About C / C ++ Stack Distribution

Stack allocation does not use anything like malloc / free. It uses a piece of memory called the software stack, which is just an adjacent memory segment.

There is a special register that stores the top of the stack. When a new object is created on the stack, the vertex rises, thereby increasing the stack, when the object is freed (goes beyond), the top is lowered from above, thereby reducing the stack.

If you try to allocate too large an object on the stack or go too deep into recursion, the vertex will overlap the maximum allowable stack size, and this is called stack overflow.

Note: the actual direction of stack growth (increasing or decreasing addresses) will vary depending on the system , but the general idea remains the same regardless of the actual direction.

In C and C ++, there are two types of memory allocation: "automatic", where the object is created for the lifetime of the function call and "dynamic", where some memory is allocated by the function provided by the runtime.
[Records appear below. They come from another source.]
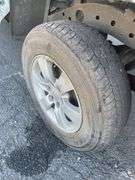 2007 Mitsubishi Triton Single Cab Utility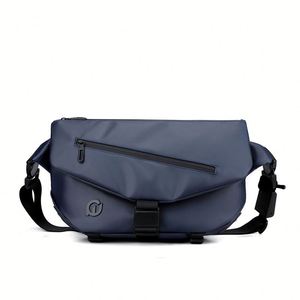 Nueva Bolsa Multifuncional de Nailon Impermeable y Antirrobo, Bandolera, Bolso de Pecho, Bolso de Mensajero - Product Image 4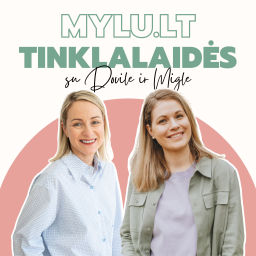 Podcast thumbnail for Mylu.lt | Pagarbi tėvystė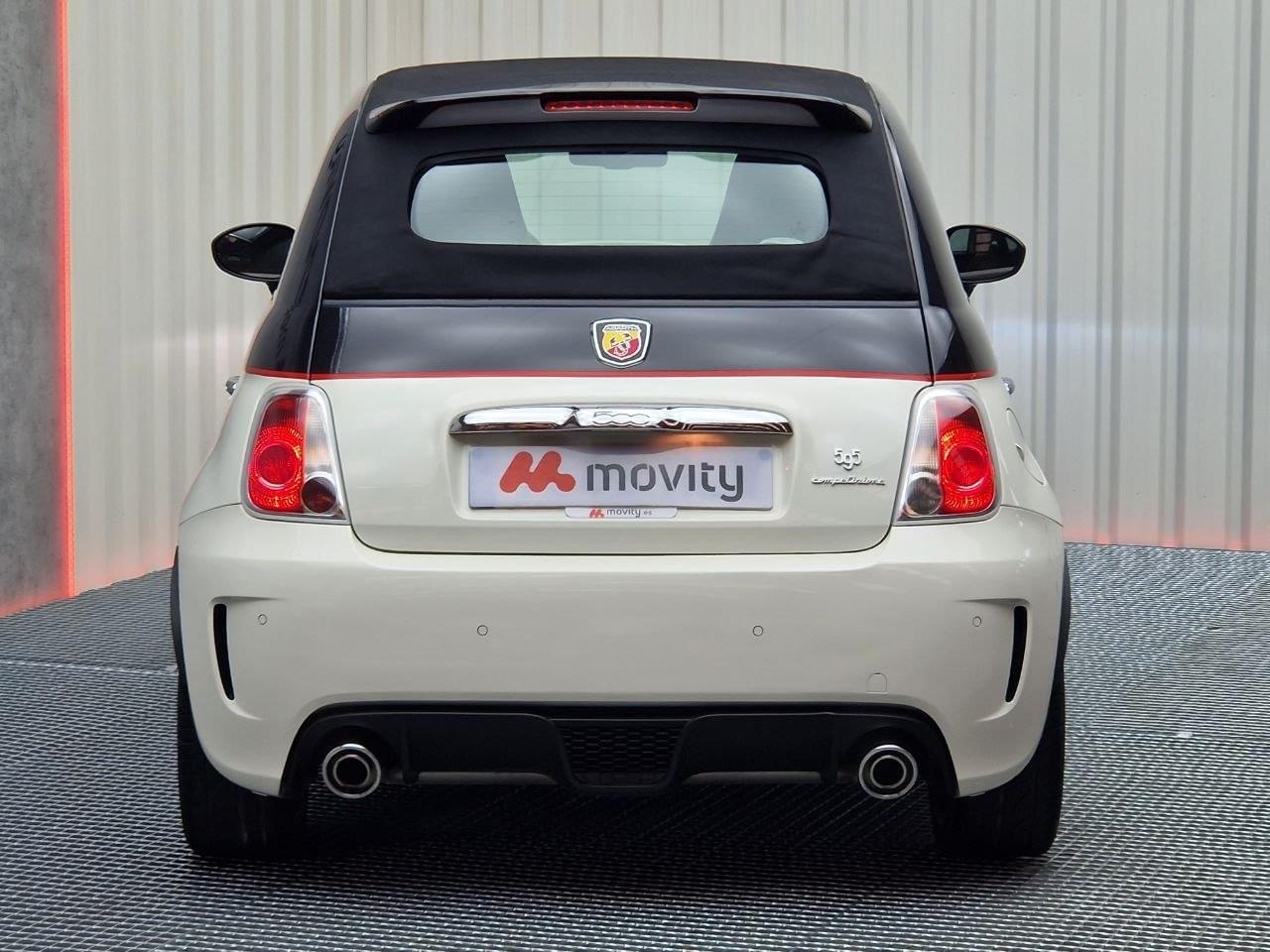 ABARTH 500 595 1.4 16V TJet 140CV SECUENCIAL 20 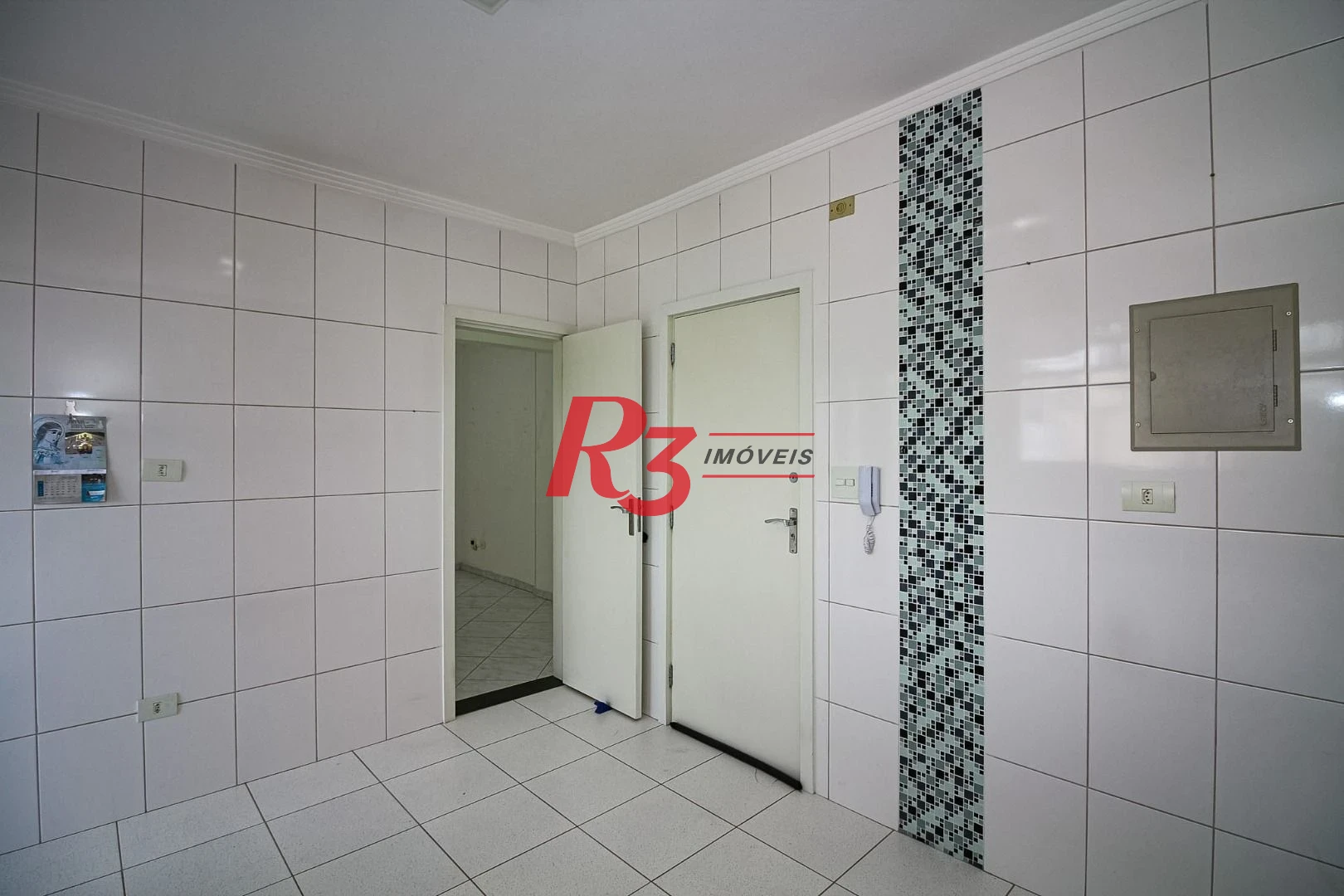 Apartamento com 2 dormitórios à venda, 110 m² por R$ 940.000,00 - Aparecida - Santos/SP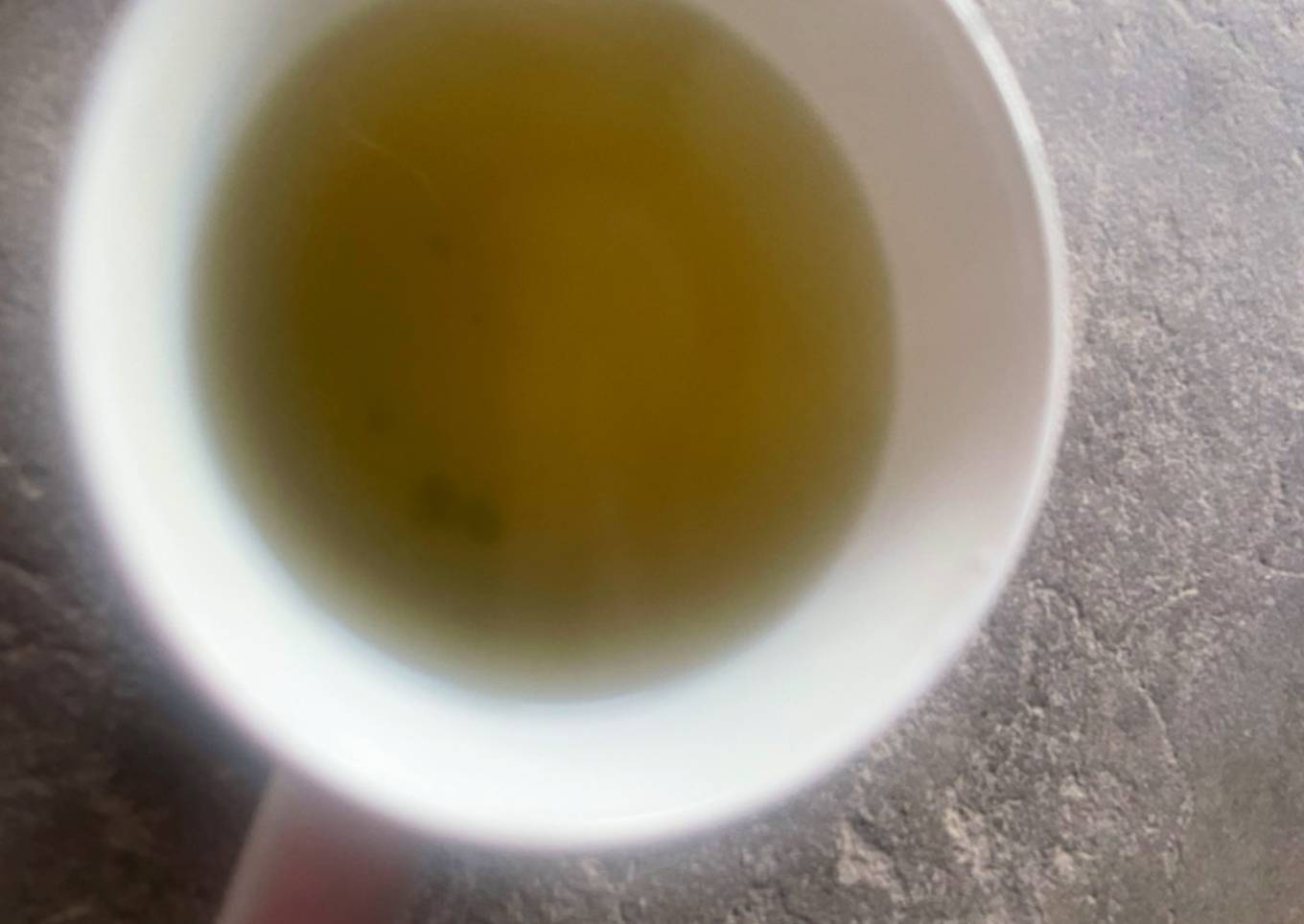 Orange peels weight loss tea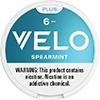 Velo Pouch Plus SpearMint 6mg Velo Pouch Plus SpearMint 6mg
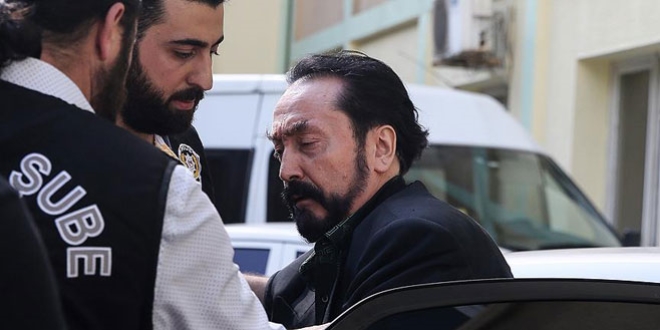 Adnan Oktar'n irketilerine kayyum atand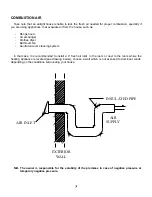 Предварительный просмотр 31 страницы PSG PF04000 Installation And Operating Instructions Manual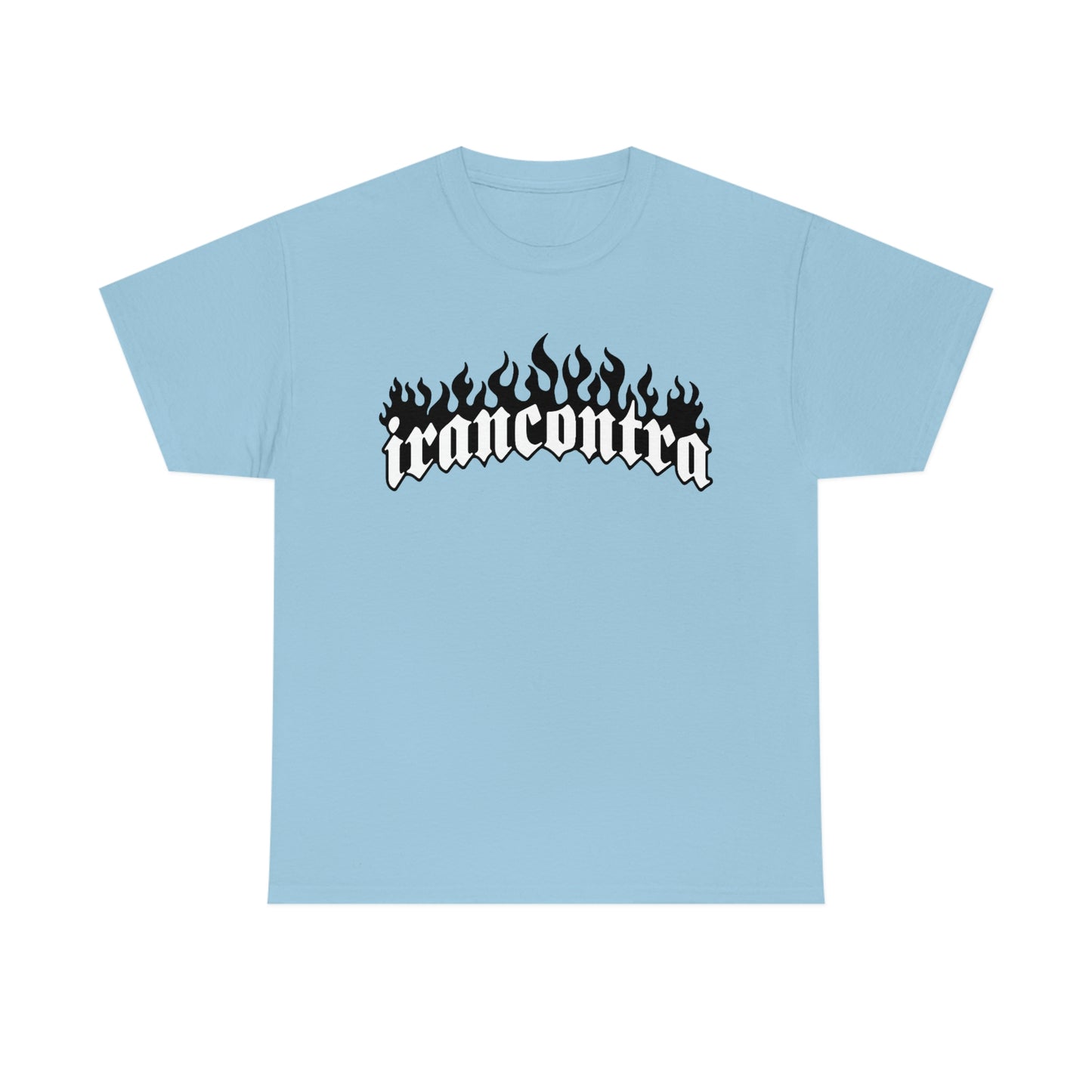 Iran-Contra Logo Tee.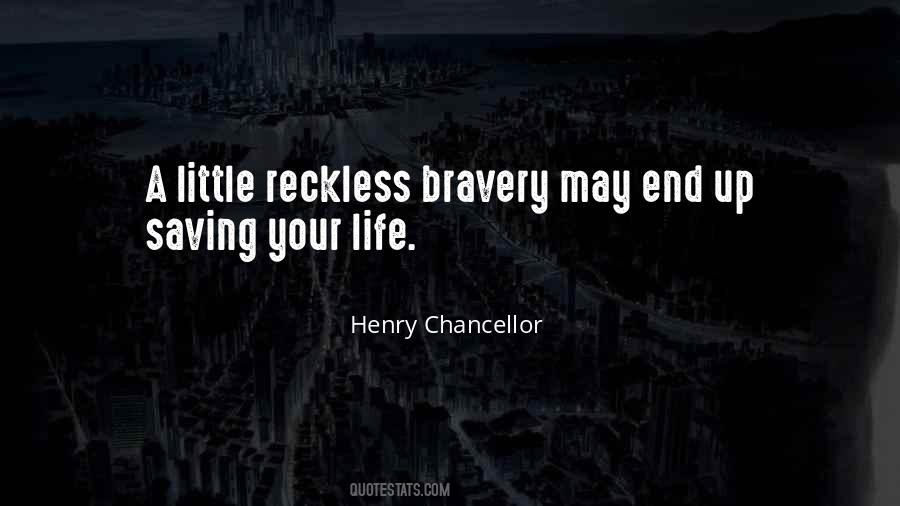 True Bravery Quotes #283649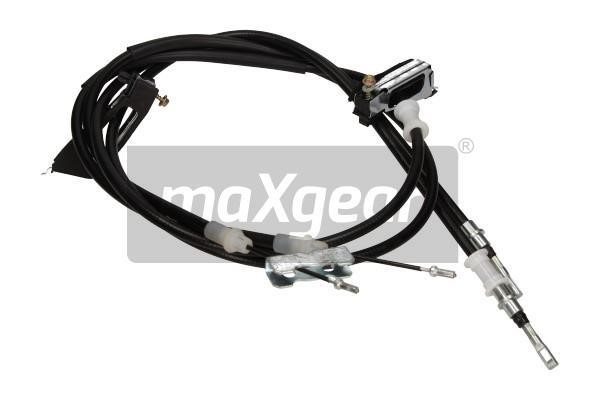 Cable Pull, parking brake MAXGEAR 320120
In the vast majority of runtime implementations, automatic objects are allocated using the continuous stack provided by the operating system when creating the stream. The stack usually starts with a high-value address and shrinks in size. Dynamic allocations (malloc in C, new in C ++) use some other memory requested by the operating system. Since the OS knows about the addresses that the stack uses, it does not allocate the same addresses to dynamic requests. Since the dynamic region is not ordered, it is often called a heap.

Thus, the distribution of "stack" is not malloc / free. Automatic objects in C ++ invoke the constructor and destructor, but not new or deleted, as new and deleted also have code for managing dynamic memory.

There is a good question here:

"how does he assure that there is no conflict between stack allocation and heap allocation?"

In almost all C / C ++ implementations, there is one contiguous address space, so the allocated stack and heap memory must coexist in this space.

Although every time the stack grows and shrinks, it does not work with separate heap allocations, you can still think of the stack as one large block of memory allocated from the heap. If the stack grows outside this block, then we have a stack overflow (catchy name ... someone should name the site after it).

In a multi-threaded program, every time a thread starts, a new stack must be assigned to it, and when the thread dies, the stack can be freed. And it would be advisable that these blocks of the whole package be distributed using the same heap control as through malloc / free .

So - very roughly speaking - you can think of the stack as the type of object that coexists on the heap. The whole malloc -ed stack is all in one go when the thread starts, and then it gets allocated from it, and then it gets free -d at a time.

On Windows, you can (if you like living life dangerously) call the same virtual memory APIs to find out about the stack and make the virtual page free in it.

No, stack allocation does not call malloc / free. All stack space is allocated at the beginning of your program. When you enter each function, the stack pointer advances enough to provide stack space for the "stack frame" in which your allocated stack variables will be located.